==== ESTRATTO ====
La meglio bomba. Di Stato.
“La ricostruzione giudiziaria non è una buona strada per capire”. Marco Tullio Giordana
Dal sito GlobalProject 2 / 4 / 2012
Nel caso di Romanzo di una strage,
ultimo lavoro di Marco Tullio Giordana, che dal primo lungometraggio
Maledetti vi amerò periodicamente si confronta col passato
remoto (vedi anche La caduta degli angeli ribelli, La
meglio gioventù, I cento passi) scindere il punto di
vista sulla ricostruzione storica dalla valutazione sulla confezione
cinematografica è particolarmente difficile. Perché lo strillo del
film recita: “Piazza Fontana - 12 dicembre 1969 ore 16,37 - la
verità esiste”. E perché sul tema della verità storica (quindi
diversa da quella giudiziaria) che dovrebbe costituire il centro
della pellicola si è scatenata una tempesta mediatica preliminare e
contestuale all'uscita del film che ha coinvolto autori,
intellettuali, storici, giornalisti, protagonisti della vicenda,
osservatori variamente e in gran numero schierati. Al primo posto
(provvisorio, ma difficilmente eguagliabile in graduatoria) Adriano
Sofri, che il 30 marzo pubblica in rete un instant book di 132
pagine, scaricabile dal sito www.43anni.it
, di confutazione al libro Il segreto di Piazza Fontana del
giornalista Paolo Cucchiarelli (Ponte alle Grazie, 2009, 700 pagine)
da cui il film risulta essere
“liberamente tratto”. Tanta
dedizione non può essere disconnessa dalla condanna assieme a
Bompressi e Pietrostefani, il vertice di Lotta Continua, a 22 anni di
reclusione per l'omicidio del commissario Luigi Calabresi avvenuto
nel 1972. Al termine di un processo, conclusosi nel 1997, che
costituisce verosimilmente l'ultimo vergognoso capitolo della
stagione politico-giudiziaria segnata dalla legislazione premiale: un
unico teste coimputato che accusa e si autoaccusa, nessun riscontro,
tema di prova inesistente. Ma questo il film non ce lo dice. La
definizione giudiziaria per la strage della Banca dell'Agricoltura di
Milano passa invece per cinque istruttorie, dieci processi,
cinquecentomila documenti archiviati, una sentenza tombale, i
neofascisti Freda e Ventura riconosciuti colpevoli nel 2005 ma non
più processabili perché già precedentemente assolti in via
definitiva, i familiari delle vittime condannati a pagare le spese
processuali. Ma, dice Giordana, la verità esiste. Ed è lecito
supporre che sia lui a raccontarla.
==== DATI FORNITI ====
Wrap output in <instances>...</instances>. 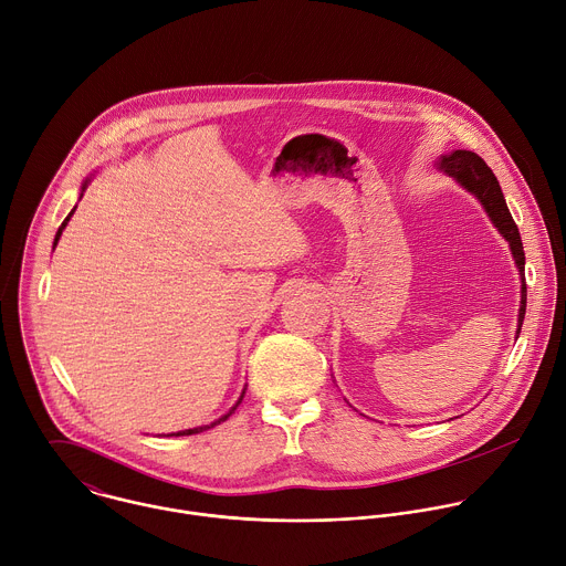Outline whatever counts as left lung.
====
● CONSEGNA
Rispondi in base all'estratto:
1. Di quante pagine è l'instant book pubblicato in rete da Adriano Sofri il 30 marzo?
2. Da quale libro il film risulta "liberamente tratto", e chi lo ha scritto?
3. In che anno i neofascisti Freda e Ventura sono stati riconosciuti colpevoli?

● SOLUZIONE
1. 132 pagine.
2. Il segreto di Piazza Fontana, del giornalista Paolo Cucchiarelli.
3. Nel 2005.